Brute love was distilled from a fierce chemical reaction (and I’m not just referring to controlled substances) which began with a revolt against racist evil and stupefaction, and developed into an intoxication with the vivid solidarities that are made possible, though never guaranteed, by democratic life.

The intoxication was stirred by a discovery of the bonds that could be forged from a conviction that big changes were not only necessary but possible.

The sense of necessity was both moral and intellectual.  It’s interesting:  There are not, in the Port Huron Statement, extraordinary insights into the crimes and failure and inequities of American society at the outset of the 1960s:

• white supremacy;

• the military-industrial contempt for human possibility;

• the grotesque brandishing of thermonuclear weapons in the Cold War;

• the triumph of empty labor; and so on.

The keen insight of the Port Huron Statement was that a life of shared value mattered—and that it could be lived in common—and that citizenship might matter and might, for some body of people, be practical.  The name that was affixed to that insight was “participatory democracy.”
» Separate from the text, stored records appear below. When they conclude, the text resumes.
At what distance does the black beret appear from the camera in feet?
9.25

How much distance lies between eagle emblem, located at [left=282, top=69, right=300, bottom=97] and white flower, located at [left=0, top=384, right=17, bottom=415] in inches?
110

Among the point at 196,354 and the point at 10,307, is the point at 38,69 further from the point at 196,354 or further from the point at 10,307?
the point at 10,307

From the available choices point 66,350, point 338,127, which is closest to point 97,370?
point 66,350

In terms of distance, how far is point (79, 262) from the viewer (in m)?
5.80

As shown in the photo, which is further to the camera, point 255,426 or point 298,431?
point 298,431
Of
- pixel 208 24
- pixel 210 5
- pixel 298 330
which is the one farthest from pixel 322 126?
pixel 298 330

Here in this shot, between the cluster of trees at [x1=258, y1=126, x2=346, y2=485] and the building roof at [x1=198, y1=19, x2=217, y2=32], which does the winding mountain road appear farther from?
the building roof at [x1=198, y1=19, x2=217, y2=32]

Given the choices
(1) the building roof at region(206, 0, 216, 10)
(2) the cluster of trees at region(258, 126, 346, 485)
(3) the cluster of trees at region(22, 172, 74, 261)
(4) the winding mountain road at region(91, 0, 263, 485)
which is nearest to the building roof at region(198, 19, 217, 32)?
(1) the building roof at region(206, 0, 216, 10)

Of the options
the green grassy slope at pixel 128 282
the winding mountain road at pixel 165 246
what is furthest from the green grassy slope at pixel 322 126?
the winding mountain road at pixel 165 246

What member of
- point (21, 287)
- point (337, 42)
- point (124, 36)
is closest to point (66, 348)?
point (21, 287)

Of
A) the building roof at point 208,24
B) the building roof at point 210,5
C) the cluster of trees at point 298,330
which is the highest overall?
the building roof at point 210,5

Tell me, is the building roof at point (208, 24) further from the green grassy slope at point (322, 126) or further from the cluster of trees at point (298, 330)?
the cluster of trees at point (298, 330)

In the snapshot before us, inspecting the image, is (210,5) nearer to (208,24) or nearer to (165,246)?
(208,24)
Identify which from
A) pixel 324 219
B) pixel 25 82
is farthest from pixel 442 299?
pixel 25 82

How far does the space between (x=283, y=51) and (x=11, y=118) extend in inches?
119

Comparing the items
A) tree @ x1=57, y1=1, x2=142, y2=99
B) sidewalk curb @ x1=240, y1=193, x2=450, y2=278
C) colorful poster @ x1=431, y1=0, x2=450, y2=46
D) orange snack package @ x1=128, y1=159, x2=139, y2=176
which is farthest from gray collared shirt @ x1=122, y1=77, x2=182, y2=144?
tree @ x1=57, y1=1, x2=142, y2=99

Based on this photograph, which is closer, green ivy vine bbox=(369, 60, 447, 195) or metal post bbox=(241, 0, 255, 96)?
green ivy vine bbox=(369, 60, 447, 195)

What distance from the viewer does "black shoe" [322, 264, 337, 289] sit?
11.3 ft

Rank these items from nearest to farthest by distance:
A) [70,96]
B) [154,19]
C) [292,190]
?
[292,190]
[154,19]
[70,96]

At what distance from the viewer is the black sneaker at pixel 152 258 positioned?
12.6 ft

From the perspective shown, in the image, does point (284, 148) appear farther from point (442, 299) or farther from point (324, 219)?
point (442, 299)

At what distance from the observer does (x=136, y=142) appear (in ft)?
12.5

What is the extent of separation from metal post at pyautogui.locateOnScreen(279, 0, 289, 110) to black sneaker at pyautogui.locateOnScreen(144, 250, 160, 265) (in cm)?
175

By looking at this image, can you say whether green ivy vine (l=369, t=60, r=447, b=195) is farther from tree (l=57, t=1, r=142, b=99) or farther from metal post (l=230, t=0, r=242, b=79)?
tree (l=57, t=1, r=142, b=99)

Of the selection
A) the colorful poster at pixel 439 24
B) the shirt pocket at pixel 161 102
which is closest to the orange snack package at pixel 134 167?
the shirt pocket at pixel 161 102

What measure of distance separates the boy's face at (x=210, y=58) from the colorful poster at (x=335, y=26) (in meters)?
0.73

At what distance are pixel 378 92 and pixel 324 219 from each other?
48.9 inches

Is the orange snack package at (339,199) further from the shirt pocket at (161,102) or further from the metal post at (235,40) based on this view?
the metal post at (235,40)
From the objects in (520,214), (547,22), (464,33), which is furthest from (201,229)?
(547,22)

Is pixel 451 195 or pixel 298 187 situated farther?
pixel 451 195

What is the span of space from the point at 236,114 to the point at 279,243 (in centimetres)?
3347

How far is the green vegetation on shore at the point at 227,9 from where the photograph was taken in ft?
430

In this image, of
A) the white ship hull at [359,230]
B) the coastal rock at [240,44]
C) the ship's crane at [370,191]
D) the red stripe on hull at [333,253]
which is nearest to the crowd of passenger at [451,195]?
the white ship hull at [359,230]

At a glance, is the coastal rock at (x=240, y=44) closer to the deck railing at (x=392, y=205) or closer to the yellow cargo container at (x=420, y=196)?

It was, I think, intended more as a principle of social life than as a way of holding meetings.  It was not understood as an alternative to strategy or to the collective work of intellect, but as their fruition.

The genius of the Port Huron Statement, as it was structured, was placing its declaration of values up front.  The movement would not be guided by interests but by values.  It would not despise interests but it would insist that human life deserved to be less cruel and more lovely.  The intimation that the world could be remade—starting right now and right here—this was the movement’s idea—all of the movement, as Linda Gordon points out in her paper, not just the white guys.

The movement’s idea was not utopian. Values were the starting point.  They were not other-worldly.  They were this-worldly.  For some in the movement those values were spoken in an other-worldly spirit; for some not.  It didn’t matter.   All the eyes were on the prize.

SDS insisted that the people had to consent to their government, but more than consent—they should become a people, held together by what was best and most decent in them.

There was a penetrating hope that breathed between the lines of this remarkable document.  Within the lines, there were a lot of intellectual puzzles that the Port Huron Statement could not solve.  No one has since.  They may not be capable of solution.  For example:  What if most people do not want, at least not so much, to make the decisions at affect their lives?  Shall we then disband the people and convene another one?

But the Port Huron Statement did not say:   Follow us from Point A to Point Z.  It said:  Here we are, a bunch of people, “raised in at least modest comfort,” who are going to make the effort to live lives we are not ashamed of, in order to live in a country we are not ashamed of.  And that was a very great thing.

At the same time, we are all well aware of what we could not accomplish in the movements of that time.  And that is why we ought to be refreshing the language of values, and reawakening the awakening, and acquainting and reacquainting ourselves with our better angels.

I mean not just ourselves, the core of a movement and its passions.  I mean also the vast outer movement.  Just as there was a conspicuous ‘60s, the one recorded in the photogenic confrontations and iconic images of courage and horror, there was also  a subterranean ‘60s—less well known but just as important.  The core American values of the New Left ignited many millions of people who did not necessarily subscribe to the movement’s very doctrine and whim and style.  Around kitchen tables and in their private nights they went beyond asking:  What should the world be?  They asked themselves, and asked each other:  What should I do?

That subterranean movement, I suspect, is again or still, at work among us.  So too is the aboveground movement, reawakening the awakening, reminding ourselves of our better angels.

What a crazy idea for a crazy country, which is no less a crazy country, though a differently crazy country, than it was half a century ago, in 1962.  You can trace a line from then to now.  It’s not a straight line but a sinuous one, full of lurches, surprises, chasms, and leaps.

Today’s Occupy movement, I think, holds open the promise of a renewal, another great awakening, that moves us further along the long and winding road toward a more respectful and less cruel society, one which conserves the earth (and is therefore in an honest sense “conservative”)  and takes seriously, again, the inalienable rights of life, liberty, and the pursuit of happiness.